Affiche du film Fleurs brisées
© Alliance Atlantis Vivafilm

Fleurs brisées

Version en français
v.o.a. : Broken Flowers
v.o.a.s.-t.f. : Fleurs brisées
21 septembre 2005

Les fleurs du mal(aise)

Photo Par Karl Filion
Le cinéaste Jim Jarmusch présente avec son plus récent film une vision pessimiste et morose de la vie. Le voyage est prenant et l'expérience agréable malgré la pesanteur du propos.

Le réalisateur américain Jim Jarmusch (Dead Man, Coffee and Cigarettes) a présenté son plus récent film à Cannes, plus tôt cette année. Le cinéaste a souvent manifesté son désir de travailler avec Bill Murray, il a eu la chance de le faire dans Fleurs brisées, une comédie dramatique d'ambiance succulente mais difficile d'accès. Même les spectateurs de bonne volonté auront certainement de la difficulté à saisir entièrement un film qui se cherche autant que son personnage, derrière ses qualités flagrantes de réalisation et de jeu.

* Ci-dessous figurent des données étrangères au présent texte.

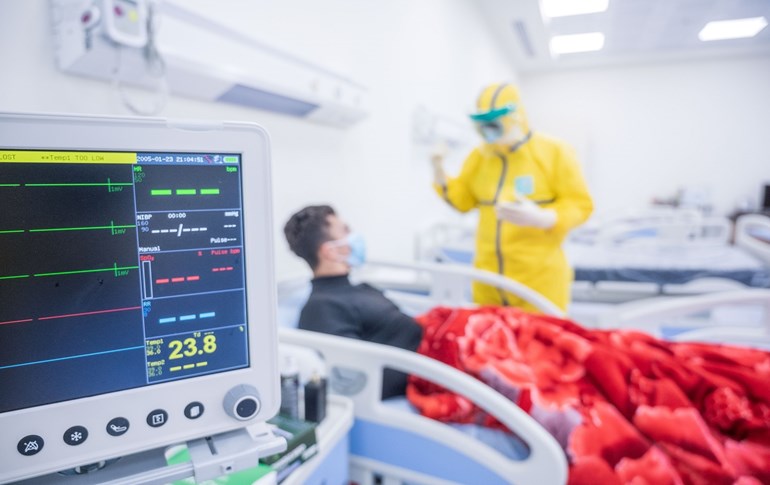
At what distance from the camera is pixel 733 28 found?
12.7ft

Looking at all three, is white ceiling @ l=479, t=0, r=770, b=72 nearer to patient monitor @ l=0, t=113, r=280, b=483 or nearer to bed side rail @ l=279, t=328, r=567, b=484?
bed side rail @ l=279, t=328, r=567, b=484

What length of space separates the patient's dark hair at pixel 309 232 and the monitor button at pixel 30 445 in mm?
953

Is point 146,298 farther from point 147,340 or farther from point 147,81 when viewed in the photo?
point 147,81

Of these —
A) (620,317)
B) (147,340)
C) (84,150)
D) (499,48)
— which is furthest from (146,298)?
(499,48)

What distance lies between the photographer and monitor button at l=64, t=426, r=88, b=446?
21.0 inches

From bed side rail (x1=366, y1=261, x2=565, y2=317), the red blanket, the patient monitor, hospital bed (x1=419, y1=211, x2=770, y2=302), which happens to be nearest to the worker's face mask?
bed side rail (x1=366, y1=261, x2=565, y2=317)

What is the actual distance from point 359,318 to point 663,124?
239 inches

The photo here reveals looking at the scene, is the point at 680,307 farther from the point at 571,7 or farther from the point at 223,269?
the point at 571,7

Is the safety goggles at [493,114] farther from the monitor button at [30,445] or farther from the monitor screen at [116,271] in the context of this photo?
the monitor button at [30,445]

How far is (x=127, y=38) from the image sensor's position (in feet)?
3.28

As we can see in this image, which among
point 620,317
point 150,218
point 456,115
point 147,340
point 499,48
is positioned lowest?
point 620,317

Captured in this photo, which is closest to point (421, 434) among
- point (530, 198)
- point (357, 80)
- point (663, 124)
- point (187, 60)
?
point (187, 60)

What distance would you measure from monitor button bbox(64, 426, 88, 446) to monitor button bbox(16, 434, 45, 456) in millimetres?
25

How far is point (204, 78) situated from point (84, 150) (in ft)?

Don Johnston, alors que sa copine le quitte, reçoit une mystérieuse lettre lui annonçant qu'il a un fils probablement parti à sa recherche. L'insistance de son voisin le convaincra d'amorcer un périple à travers les États-Unis pour retrouver l'auteure de cette fameuse lettre. Sauf que Don a « le spleen » et ne tient pas vraiment à renouer avec ce passé, ni à retrouver son soi-disant fils.

Un mot, d'abord, sur la réalisation de Jarmusch, qui est à la fois sensible et désintéressée, à la fois mature et impatiente. Un vrai travail expérimenté qui est plus que convaincant. Il sait éviter le mélodrame et les scènes larmoyantes, plusieurs moments bien placés font bien rire alors que d'autres sont plus émotifs, une réalisation toute en douceur, avec la retenue de rigueur pour cette histoire de malaise où la musique est essentielle parce que sans elle, il faudrait se parler.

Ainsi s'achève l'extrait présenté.